Thank you for the kind comments. You are right that nowadays there is so
much to know that a possible insight will have to cover a much larger
amount of ground than previously. And so much research has been done in the
last century (theoretical and experimental) that it is very unlikely a
wonderful new insight hasn't been thought of before (although always
possible....)

So the Ross model says something like "perhaps the universe is made of
point particles, and the strong force is the same as the weaker forces when
the particles are closer together". OK, that could easily have been
plausible a century ago, but now it has to account for the properties of
200+ composite particles, and reproduce the results of billions of collider
experiments in which all sorts of exotic stuff occurs; it has to cover
degenerate matter, neutron stars and similar objects (black holes are still
rather more contentious, but the physics of white dwarf and neutron stars
are well understood now, I believe).
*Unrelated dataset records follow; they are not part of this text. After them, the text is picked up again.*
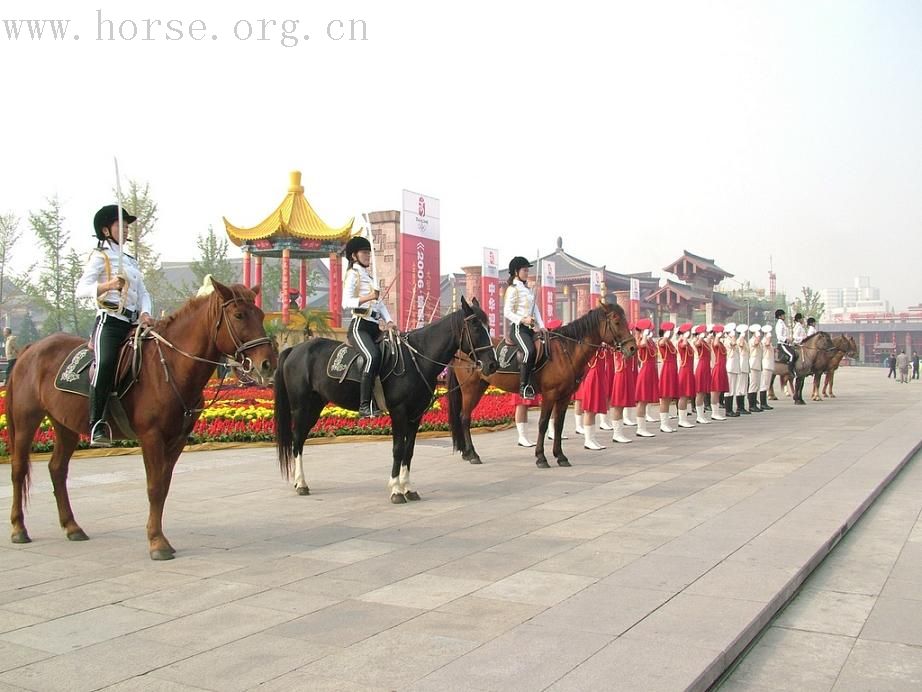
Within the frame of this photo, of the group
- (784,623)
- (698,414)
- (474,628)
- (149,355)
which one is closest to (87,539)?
(149,355)

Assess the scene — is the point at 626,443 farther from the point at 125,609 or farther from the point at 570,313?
the point at 570,313

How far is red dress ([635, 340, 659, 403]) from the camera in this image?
14141 mm

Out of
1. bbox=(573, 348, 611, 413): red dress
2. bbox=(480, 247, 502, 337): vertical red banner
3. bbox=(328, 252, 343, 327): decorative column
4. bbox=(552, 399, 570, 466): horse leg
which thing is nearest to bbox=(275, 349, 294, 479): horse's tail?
bbox=(552, 399, 570, 466): horse leg

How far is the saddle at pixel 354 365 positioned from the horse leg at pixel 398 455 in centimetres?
24

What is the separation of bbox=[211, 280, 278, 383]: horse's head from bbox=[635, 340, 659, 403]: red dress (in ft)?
30.3

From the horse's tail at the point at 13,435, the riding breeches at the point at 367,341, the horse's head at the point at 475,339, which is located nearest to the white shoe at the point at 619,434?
the horse's head at the point at 475,339

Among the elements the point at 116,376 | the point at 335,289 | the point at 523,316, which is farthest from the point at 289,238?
the point at 116,376

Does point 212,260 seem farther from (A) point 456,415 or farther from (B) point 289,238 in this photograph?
(A) point 456,415

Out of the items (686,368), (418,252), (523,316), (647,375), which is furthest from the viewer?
(418,252)

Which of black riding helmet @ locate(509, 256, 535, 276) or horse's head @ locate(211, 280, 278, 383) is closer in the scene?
horse's head @ locate(211, 280, 278, 383)

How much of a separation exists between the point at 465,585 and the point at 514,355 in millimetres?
5992

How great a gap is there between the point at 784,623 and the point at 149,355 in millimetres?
4595

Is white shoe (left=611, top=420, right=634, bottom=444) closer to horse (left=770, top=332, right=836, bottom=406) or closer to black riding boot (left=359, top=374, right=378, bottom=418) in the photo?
black riding boot (left=359, top=374, right=378, bottom=418)

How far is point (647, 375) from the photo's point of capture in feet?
47.0
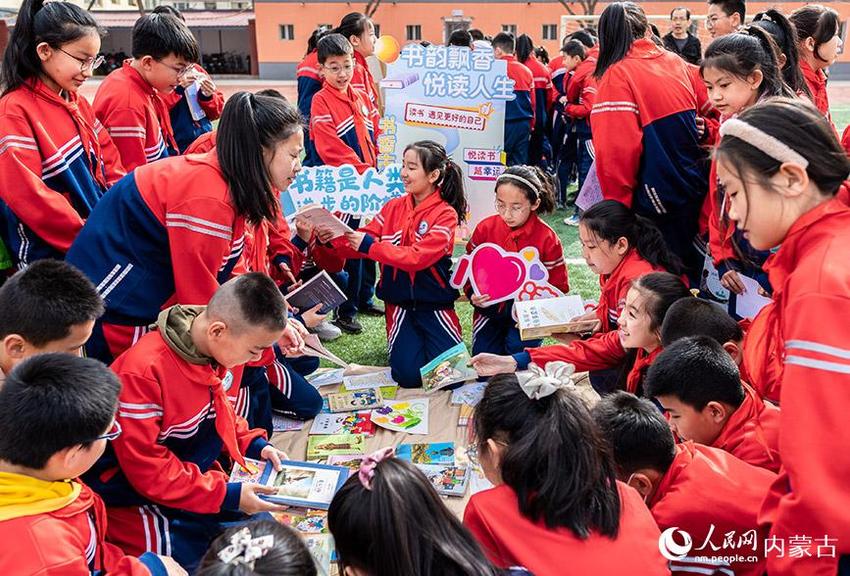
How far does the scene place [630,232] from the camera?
11.0 ft

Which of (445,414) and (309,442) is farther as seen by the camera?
(445,414)

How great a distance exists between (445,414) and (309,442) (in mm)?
622

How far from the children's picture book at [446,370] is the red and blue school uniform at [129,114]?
5.43 feet

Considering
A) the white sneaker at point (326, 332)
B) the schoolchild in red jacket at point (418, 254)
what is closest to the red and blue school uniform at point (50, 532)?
the schoolchild in red jacket at point (418, 254)

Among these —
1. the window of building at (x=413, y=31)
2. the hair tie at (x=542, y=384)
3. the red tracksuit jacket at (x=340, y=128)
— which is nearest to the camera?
the hair tie at (x=542, y=384)

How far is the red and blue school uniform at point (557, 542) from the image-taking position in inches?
65.1

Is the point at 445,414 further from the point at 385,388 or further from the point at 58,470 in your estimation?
the point at 58,470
It has to cover gravitational lensing
and the GPS system, not to mention any number of other occurences of
routinely observed time dilation, plus the intuitively weird results of the
two slit experiment with single particles, the Casimir effect,
renormalisation, the Beckenstein bound, Hawking radiation, the microwave
background, sky surveys .... and so on, and on and on! You need to be an
expert to have a chance of having a new insight, or as Picasso might have
said, you have to know the rules thoroughly before you break them, at least
with any chance of success.

The only way an insight is likely to work nowadays, imho, is if it is
applied at the same level of string theory. That is, it should try to build
space-time and matter-energy from something simpler (which generally
requires immense amount of maths just to get to Planck cell one, as it
were). It's quite possible space-time isn't made of strings and branes, or
spin foams, or causal dynamical triangulations, or arithmetical relations,
but something else, something that some genius will put his or her finger
on tomorrow.

But working within a Newtonian or Einsteinian paradigm seems unlikely to be
the way forward now. We know too much, at that level, that we didn't a
century ago for "everything we know to be wrong".